■ **PROBLEM REQUIREMENTS**
Write the entries below out again exactly; any picture in them stays out.

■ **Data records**
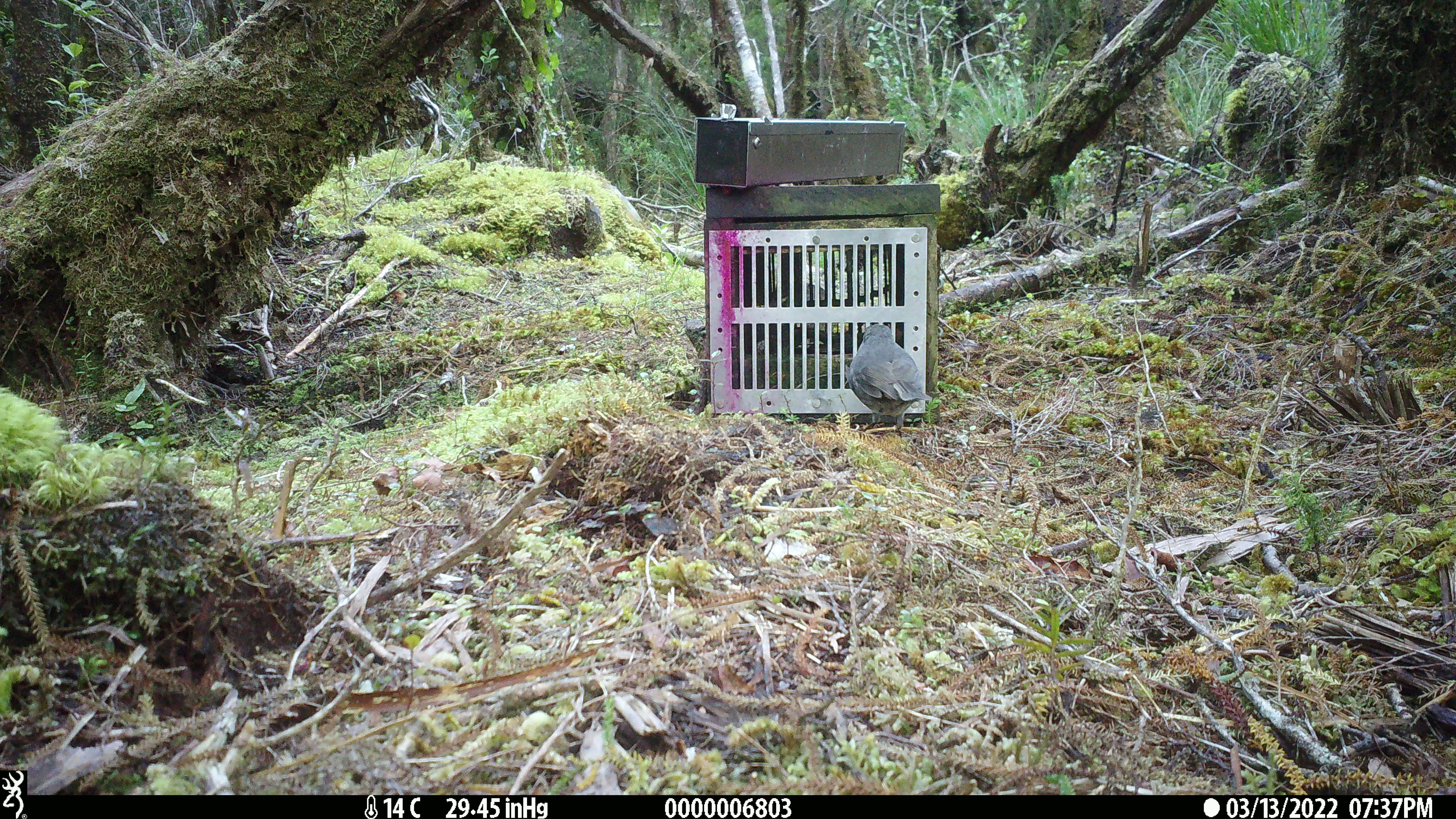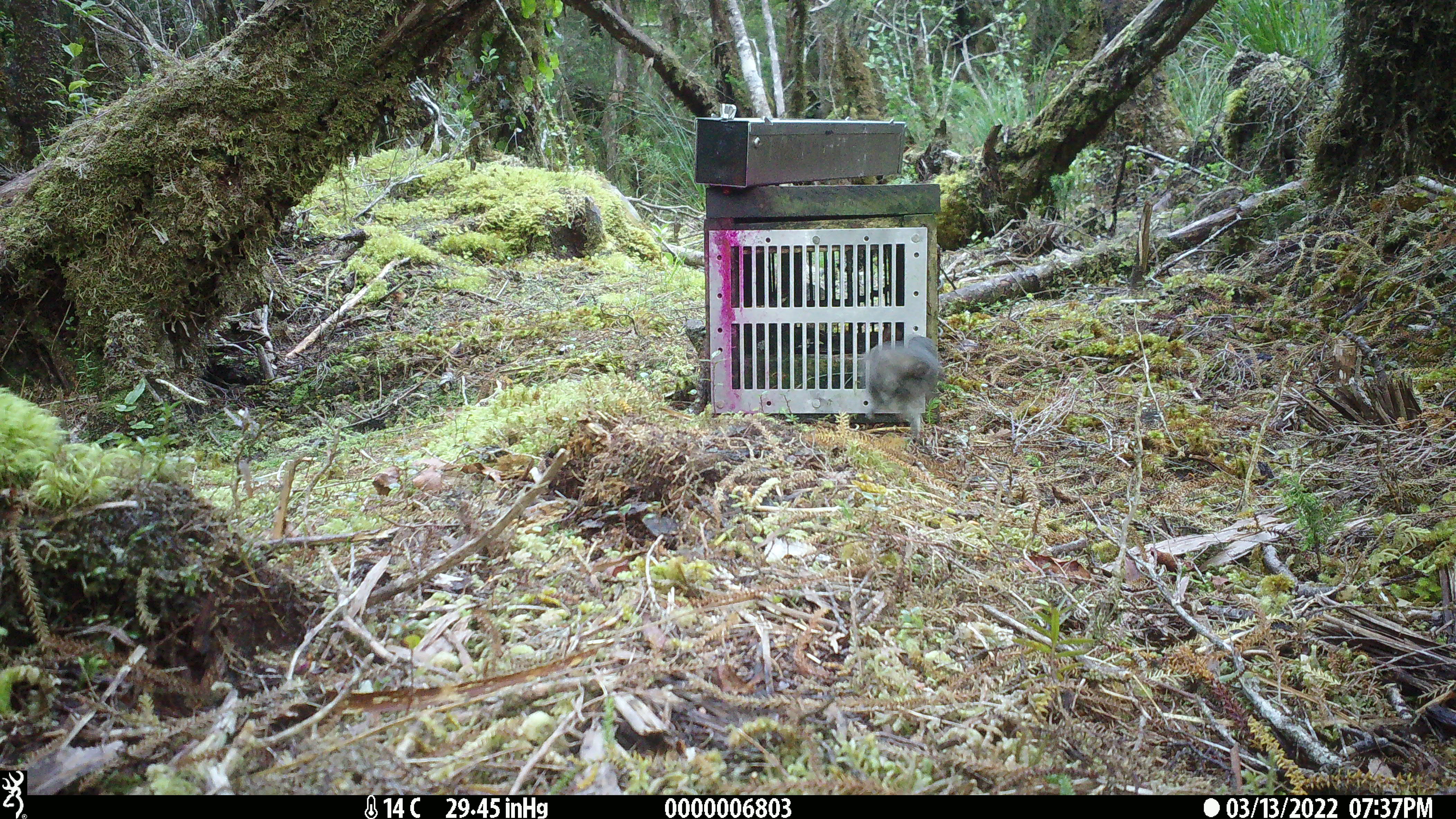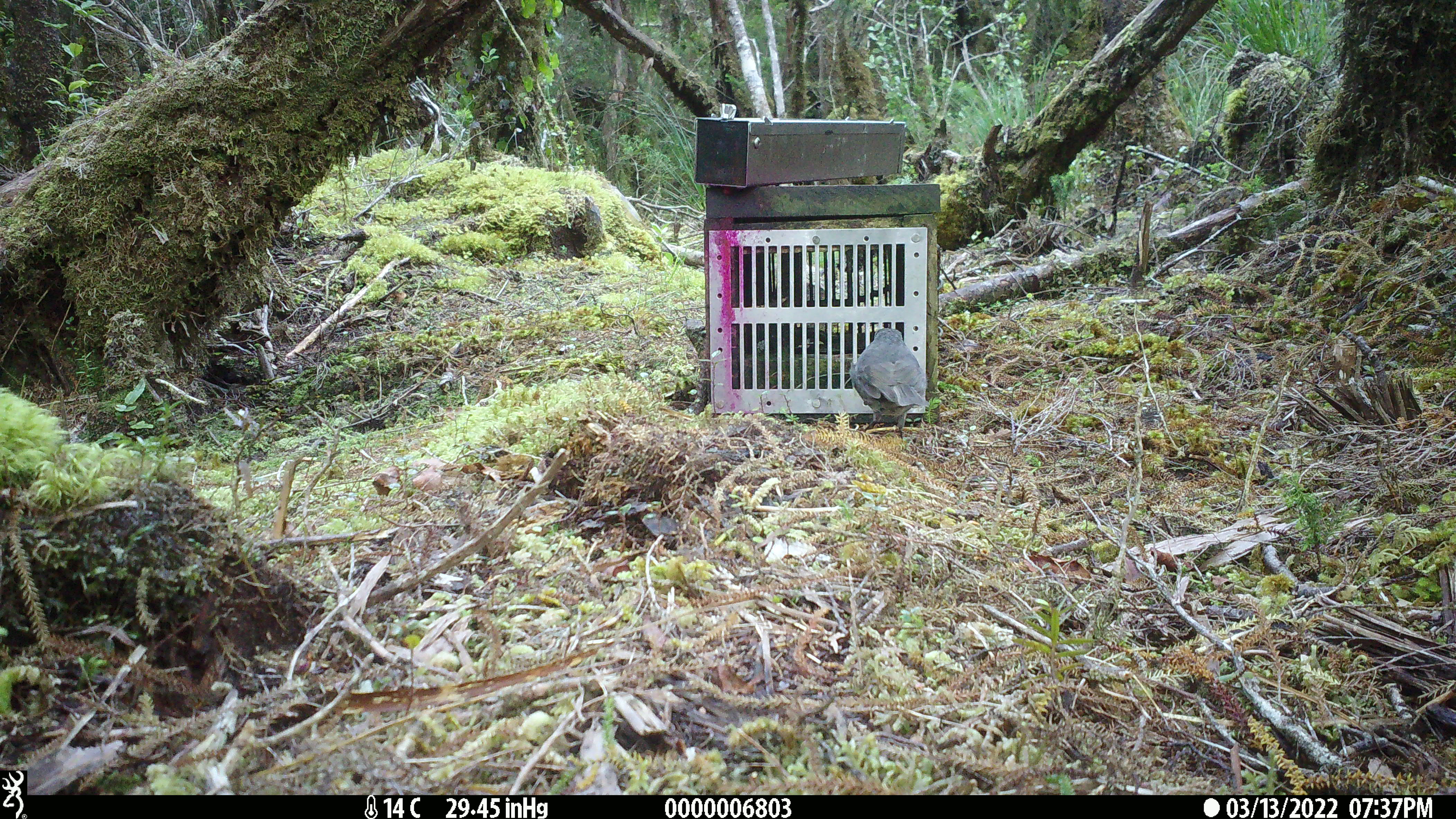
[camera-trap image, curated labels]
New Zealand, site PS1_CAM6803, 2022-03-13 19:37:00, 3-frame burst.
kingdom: Animalia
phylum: Chordata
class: Aves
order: Passeriformes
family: Petroicidae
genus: Petroica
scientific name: Petroica australis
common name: new zealand robin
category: robin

■ **REPLY TO THE TASK**
[camera-trap image, curated labels]
New Zealand, site PS1_CAM6803, 2022-03-13 19:37:00, 3-frame burst.
kingdom: Animalia
phylum: Chordata
class: Aves
order: Passeriformes
family: Petroicidae
genus: Petroica
scientific name: Petroica australis
common name: new zealand robin
category: robin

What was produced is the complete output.